DEVA: Bu küstahça kalkışmanın hesabı sorulmalı

DEVA milletvekilleri AYM kararına uymayacağını ilan eden Yargıtay 3. Ceza Dairesi’ne tepki gösterdi: Bu darbe teşebbüsü kesinlikle bitirilmelidir.

DEVA: Bu küstahça kalkışmanın hesabı sorulmalı
Yayınlama: 09.11.2023
A+
A-

DEVA Partisi milletvekilleri, Anayasa Mahkemesi’nin (AYM) Can Atalay kararına uymayacaklarına dair karar alan ve AYM üyeleri hakkında suç duyurusunda bulunan Yargıtay 3. Ceza Dairesi’ne ilişkin TBMM’da basın toplantısı düzenledi. ANKA’nın haberinde DEVA Partisi genel başkan yardımcıları İdris Şahin ve Mustafa Yeneroğlu’nun yaptığı açıklamada “Anayasa’yı ihlal eden ve kendisine verilen yetki hudutlarını yasal olmayacak şekilde kullanan Yargıtay üyeleri derhal istifa etmelidir. Şayet istifa etmiyorlarsa da bu karara imza atan tüm Yargıtay üyeleri görevden el çektirilmeye davet edilmelidir” denildi.

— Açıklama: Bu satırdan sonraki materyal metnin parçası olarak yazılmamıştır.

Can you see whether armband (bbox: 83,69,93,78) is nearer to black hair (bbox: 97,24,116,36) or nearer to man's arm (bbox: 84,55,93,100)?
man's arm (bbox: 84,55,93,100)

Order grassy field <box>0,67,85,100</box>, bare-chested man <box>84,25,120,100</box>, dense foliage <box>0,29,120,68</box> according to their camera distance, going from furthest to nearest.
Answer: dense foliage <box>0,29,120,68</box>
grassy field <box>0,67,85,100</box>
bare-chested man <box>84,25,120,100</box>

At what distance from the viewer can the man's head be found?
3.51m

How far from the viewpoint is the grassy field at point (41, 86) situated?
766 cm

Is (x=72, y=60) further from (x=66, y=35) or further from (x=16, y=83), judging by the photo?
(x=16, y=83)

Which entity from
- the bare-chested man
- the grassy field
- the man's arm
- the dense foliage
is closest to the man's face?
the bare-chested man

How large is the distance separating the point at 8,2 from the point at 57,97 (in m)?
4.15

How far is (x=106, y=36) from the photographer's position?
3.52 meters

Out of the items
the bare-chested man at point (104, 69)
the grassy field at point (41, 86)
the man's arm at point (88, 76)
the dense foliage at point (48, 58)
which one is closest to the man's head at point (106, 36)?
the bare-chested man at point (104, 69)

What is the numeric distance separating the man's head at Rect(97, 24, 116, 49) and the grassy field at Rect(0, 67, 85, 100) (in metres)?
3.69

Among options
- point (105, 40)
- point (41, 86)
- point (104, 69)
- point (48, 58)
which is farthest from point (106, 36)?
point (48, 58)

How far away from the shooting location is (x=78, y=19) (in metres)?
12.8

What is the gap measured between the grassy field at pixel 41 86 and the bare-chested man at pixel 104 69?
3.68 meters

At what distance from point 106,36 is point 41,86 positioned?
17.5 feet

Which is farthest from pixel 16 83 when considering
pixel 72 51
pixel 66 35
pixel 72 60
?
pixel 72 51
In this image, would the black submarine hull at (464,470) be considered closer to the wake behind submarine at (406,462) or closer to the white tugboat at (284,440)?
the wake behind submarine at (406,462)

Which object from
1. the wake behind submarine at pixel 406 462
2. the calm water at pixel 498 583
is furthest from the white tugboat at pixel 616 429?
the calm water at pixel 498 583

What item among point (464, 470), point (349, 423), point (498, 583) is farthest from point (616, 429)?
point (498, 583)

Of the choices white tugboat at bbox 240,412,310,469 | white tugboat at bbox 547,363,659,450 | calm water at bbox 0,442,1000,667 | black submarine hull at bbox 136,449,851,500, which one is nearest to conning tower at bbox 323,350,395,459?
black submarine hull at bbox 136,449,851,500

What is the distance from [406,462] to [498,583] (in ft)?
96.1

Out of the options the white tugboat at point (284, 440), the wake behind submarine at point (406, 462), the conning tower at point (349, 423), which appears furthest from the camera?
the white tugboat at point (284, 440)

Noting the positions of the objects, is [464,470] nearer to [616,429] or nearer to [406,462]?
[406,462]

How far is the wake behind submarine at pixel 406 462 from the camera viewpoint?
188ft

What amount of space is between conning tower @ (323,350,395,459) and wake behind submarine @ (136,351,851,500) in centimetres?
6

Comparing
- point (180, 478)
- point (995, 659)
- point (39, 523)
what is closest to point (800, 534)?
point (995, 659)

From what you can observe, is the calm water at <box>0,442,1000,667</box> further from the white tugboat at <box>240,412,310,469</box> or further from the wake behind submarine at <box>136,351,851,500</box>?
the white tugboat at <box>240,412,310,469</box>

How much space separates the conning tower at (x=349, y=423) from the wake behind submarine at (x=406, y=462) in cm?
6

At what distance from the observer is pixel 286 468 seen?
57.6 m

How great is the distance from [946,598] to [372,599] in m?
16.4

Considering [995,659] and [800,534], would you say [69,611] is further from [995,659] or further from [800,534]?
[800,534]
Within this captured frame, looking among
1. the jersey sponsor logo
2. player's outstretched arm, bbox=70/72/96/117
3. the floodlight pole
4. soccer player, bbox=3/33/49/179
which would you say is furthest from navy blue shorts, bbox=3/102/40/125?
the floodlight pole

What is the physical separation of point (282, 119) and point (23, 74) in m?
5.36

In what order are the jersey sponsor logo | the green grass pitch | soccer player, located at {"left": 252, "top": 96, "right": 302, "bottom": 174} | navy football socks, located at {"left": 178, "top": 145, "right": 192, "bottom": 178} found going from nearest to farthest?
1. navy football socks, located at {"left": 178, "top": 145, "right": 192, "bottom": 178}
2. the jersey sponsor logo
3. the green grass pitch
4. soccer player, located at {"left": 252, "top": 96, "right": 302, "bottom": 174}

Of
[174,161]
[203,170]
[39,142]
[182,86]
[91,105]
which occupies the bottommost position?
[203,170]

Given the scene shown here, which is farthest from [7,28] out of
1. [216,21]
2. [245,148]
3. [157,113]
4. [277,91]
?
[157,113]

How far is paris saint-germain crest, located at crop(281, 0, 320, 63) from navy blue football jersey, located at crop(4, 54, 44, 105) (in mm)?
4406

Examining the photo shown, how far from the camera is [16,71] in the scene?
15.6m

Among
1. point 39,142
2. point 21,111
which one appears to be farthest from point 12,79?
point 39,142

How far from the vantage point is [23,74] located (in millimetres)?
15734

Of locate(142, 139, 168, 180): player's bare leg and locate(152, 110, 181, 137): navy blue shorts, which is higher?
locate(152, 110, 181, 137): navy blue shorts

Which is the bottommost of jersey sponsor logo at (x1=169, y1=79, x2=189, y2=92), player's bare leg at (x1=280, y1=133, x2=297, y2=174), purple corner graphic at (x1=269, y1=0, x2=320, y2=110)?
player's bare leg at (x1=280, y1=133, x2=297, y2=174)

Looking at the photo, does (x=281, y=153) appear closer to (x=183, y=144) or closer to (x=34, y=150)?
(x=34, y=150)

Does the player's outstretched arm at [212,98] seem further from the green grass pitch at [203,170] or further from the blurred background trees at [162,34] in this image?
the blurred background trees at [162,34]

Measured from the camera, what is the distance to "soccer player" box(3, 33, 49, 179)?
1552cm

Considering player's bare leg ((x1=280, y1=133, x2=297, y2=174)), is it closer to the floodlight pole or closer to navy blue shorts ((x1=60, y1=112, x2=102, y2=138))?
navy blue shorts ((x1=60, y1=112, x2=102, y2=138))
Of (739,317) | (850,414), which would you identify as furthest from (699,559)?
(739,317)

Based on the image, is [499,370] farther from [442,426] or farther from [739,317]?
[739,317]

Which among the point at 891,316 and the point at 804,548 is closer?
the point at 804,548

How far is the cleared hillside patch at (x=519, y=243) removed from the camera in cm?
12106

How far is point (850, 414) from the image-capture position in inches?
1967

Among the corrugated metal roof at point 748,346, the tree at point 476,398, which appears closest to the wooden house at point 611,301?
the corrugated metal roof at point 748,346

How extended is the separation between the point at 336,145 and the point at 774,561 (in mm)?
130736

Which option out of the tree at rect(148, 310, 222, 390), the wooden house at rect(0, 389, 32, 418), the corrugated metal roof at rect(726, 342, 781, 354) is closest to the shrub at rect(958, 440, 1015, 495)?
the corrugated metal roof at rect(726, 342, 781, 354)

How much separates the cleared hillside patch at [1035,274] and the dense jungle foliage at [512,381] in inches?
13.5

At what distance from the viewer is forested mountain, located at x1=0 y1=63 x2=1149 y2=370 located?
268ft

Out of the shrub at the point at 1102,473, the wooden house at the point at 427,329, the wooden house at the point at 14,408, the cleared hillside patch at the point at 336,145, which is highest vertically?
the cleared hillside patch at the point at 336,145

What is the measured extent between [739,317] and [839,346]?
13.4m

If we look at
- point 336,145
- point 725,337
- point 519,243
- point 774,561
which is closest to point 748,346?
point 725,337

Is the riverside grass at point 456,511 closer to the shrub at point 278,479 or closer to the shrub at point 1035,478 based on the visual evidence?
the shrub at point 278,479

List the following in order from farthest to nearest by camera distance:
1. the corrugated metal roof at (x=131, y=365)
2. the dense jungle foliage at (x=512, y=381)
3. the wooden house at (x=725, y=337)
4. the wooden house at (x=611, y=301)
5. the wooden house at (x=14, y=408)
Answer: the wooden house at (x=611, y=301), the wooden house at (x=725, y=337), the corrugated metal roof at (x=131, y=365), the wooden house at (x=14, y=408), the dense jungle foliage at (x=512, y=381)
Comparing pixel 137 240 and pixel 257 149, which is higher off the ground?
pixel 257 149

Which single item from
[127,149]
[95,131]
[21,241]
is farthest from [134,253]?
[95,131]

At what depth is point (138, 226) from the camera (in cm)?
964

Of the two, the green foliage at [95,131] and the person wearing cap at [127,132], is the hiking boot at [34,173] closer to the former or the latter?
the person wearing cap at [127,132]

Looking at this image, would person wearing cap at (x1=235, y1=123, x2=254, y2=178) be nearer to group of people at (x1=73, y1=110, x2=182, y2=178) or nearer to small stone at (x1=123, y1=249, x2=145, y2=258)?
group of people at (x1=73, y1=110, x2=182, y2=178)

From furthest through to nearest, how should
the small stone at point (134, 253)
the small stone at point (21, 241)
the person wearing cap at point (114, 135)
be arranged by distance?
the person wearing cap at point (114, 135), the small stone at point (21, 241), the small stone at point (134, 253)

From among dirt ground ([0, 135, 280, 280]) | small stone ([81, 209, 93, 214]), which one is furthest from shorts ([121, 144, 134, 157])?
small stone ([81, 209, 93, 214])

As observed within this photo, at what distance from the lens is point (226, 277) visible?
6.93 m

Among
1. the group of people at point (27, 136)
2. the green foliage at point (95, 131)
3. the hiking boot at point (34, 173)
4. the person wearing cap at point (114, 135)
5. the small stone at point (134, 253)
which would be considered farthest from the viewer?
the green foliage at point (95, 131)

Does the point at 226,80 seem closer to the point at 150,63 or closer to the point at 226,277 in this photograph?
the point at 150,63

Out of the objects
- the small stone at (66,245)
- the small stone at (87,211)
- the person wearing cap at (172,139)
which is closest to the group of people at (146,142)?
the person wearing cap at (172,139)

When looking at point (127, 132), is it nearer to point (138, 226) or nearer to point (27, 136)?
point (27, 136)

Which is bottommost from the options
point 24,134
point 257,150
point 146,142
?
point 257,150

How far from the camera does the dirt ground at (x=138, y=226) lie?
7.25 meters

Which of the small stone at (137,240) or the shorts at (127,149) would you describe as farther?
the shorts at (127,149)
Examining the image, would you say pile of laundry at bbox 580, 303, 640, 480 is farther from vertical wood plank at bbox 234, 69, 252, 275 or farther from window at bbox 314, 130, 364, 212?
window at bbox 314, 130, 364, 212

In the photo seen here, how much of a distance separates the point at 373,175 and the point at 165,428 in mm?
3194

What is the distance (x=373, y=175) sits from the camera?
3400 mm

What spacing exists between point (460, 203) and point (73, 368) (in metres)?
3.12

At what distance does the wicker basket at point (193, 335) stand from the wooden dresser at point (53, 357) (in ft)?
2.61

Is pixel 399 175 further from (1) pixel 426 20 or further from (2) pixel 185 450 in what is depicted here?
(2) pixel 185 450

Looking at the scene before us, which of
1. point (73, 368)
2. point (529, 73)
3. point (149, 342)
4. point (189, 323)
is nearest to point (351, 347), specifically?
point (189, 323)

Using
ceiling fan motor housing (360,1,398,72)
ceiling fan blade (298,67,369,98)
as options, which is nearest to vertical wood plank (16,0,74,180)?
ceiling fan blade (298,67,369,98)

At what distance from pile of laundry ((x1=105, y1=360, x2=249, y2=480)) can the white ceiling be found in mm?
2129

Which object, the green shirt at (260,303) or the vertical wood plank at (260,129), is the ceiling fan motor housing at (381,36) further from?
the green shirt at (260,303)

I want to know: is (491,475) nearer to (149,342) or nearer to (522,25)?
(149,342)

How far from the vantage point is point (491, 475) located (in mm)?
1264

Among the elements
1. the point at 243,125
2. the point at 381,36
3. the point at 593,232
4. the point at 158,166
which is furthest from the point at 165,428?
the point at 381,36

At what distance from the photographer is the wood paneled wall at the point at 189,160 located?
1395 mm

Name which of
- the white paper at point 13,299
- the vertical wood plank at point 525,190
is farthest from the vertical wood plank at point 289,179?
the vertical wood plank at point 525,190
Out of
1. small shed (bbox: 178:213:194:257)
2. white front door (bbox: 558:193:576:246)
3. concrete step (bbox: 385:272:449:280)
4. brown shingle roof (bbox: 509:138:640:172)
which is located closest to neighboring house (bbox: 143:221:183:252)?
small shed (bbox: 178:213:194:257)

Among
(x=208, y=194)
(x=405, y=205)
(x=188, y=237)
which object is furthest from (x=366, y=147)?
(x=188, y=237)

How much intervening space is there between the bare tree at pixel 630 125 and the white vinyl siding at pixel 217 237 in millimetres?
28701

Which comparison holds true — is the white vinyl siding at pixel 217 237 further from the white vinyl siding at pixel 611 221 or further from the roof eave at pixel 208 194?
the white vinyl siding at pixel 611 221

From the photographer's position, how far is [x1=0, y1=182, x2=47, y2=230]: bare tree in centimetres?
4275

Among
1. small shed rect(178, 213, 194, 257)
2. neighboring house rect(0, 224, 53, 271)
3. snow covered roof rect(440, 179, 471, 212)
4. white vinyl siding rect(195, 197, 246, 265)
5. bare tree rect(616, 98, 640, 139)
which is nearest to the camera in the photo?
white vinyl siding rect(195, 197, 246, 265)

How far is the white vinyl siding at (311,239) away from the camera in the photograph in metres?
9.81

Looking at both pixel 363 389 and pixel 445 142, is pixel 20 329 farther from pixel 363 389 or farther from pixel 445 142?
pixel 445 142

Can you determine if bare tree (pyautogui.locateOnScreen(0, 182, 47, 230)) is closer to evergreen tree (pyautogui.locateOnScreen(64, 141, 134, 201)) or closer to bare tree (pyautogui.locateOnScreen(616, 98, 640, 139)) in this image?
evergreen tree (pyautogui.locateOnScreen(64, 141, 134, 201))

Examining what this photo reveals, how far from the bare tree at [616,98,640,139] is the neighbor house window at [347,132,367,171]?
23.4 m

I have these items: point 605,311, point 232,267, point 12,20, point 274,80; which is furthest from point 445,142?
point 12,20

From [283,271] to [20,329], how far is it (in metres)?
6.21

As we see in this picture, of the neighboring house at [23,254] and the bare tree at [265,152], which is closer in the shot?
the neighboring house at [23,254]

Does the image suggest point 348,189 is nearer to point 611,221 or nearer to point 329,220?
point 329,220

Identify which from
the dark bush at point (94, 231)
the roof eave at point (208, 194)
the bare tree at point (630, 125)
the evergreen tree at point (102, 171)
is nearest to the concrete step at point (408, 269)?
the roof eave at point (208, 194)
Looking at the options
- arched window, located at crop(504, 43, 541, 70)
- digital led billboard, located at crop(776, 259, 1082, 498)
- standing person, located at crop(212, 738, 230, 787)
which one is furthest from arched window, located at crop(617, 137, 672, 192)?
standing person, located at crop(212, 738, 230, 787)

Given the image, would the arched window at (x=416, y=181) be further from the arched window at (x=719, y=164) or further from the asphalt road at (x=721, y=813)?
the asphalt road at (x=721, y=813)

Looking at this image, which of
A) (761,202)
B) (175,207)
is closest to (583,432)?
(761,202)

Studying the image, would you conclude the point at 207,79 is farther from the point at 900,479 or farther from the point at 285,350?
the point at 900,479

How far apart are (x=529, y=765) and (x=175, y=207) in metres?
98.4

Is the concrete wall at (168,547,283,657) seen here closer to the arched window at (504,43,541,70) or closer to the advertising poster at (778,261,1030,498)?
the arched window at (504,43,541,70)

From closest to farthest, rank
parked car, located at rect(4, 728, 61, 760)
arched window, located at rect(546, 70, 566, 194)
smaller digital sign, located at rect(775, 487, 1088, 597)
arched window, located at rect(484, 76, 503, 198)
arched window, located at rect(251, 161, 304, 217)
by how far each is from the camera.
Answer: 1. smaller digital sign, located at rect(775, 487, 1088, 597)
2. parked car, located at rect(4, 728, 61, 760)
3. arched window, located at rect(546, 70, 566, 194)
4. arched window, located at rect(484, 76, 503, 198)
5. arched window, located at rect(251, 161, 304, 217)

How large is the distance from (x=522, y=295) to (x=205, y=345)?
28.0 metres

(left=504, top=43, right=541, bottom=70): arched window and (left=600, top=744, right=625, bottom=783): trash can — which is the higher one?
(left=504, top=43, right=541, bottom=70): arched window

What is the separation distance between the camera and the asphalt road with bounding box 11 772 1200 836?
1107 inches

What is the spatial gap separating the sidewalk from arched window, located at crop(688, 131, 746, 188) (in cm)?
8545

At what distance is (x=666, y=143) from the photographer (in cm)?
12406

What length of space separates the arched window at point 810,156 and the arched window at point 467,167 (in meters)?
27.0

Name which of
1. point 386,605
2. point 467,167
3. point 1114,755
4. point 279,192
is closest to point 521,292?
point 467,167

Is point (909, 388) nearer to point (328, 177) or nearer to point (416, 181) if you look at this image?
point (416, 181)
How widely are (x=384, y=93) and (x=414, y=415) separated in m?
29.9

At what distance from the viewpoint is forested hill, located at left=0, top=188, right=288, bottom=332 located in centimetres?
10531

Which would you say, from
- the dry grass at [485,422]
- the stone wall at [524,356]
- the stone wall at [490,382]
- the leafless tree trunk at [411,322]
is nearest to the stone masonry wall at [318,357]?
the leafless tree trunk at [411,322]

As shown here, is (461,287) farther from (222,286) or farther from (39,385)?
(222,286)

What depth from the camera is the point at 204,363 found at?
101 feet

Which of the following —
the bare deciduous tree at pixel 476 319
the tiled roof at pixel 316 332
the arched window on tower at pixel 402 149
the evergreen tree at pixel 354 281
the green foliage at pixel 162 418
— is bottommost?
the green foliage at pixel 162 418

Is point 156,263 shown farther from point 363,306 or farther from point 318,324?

İdris Şahin şu mesajları verdi:

KABUL ETMEK MÜMKÜN DEĞİL: Olay yalnızca Can Atalay belgesiyle anlatılmadan çok daha farklı noktalara evrildi. Yargıtay 3. Ceza Dairesi’nin bilhassa hem parlamentoya hem de AYM üyelerine yönelik almış olduğu kararı kabul etmemiz mümkün değil. Bu ülkenin demokrasisi aksak da olsa işledi. Dönem dönem darbelere maruz kaldı. Bu darbeler sonucunda hep millet kaybetti. Darbeyi yapanların hiçbir şekilde cezalandırılmadığını, gerçek manada hukuk önüne çıkartılmadığını hep gördük. Ama bugün geldiğimiz nokta itibarıyla AYM’nin ferdî müracaat sonrasında vermiş olduğu kararı Yargıtay ilgili ceza dairesinin yok saymasını kabul etmek mümkün değil. Bizim buradan ikazımız şu anki iktidar sahiplerine. Bu kişisel müracaat yolunu AYM’ye taşıdığında, o gün kampanyalarda en çok önemli ıslahat olarak ifade edilen kişisel müracaatın bugün tekrar bir yüksek yargı tarafından yok edilmiş olmasını iktidar mensupları arzu ettiğimiz ölçüde bir tepki göstermediler. Beştepe’de mukim kelamım ona danışmanların yapmış olduğu değerlendirmelere ve Adalet Bakanı’nın bugün yapmış olduğu açıklamalara baktığımızda son derece telaş verici bir durumla karşı karşıyayız. Yargı, zaman zaman iktidarlar elinde ülkeyi ve milleti şekillendirmek ismine sopa olarak kullanıldı. Ama hiçbir periyotta bu kadar siyasallaşmadı.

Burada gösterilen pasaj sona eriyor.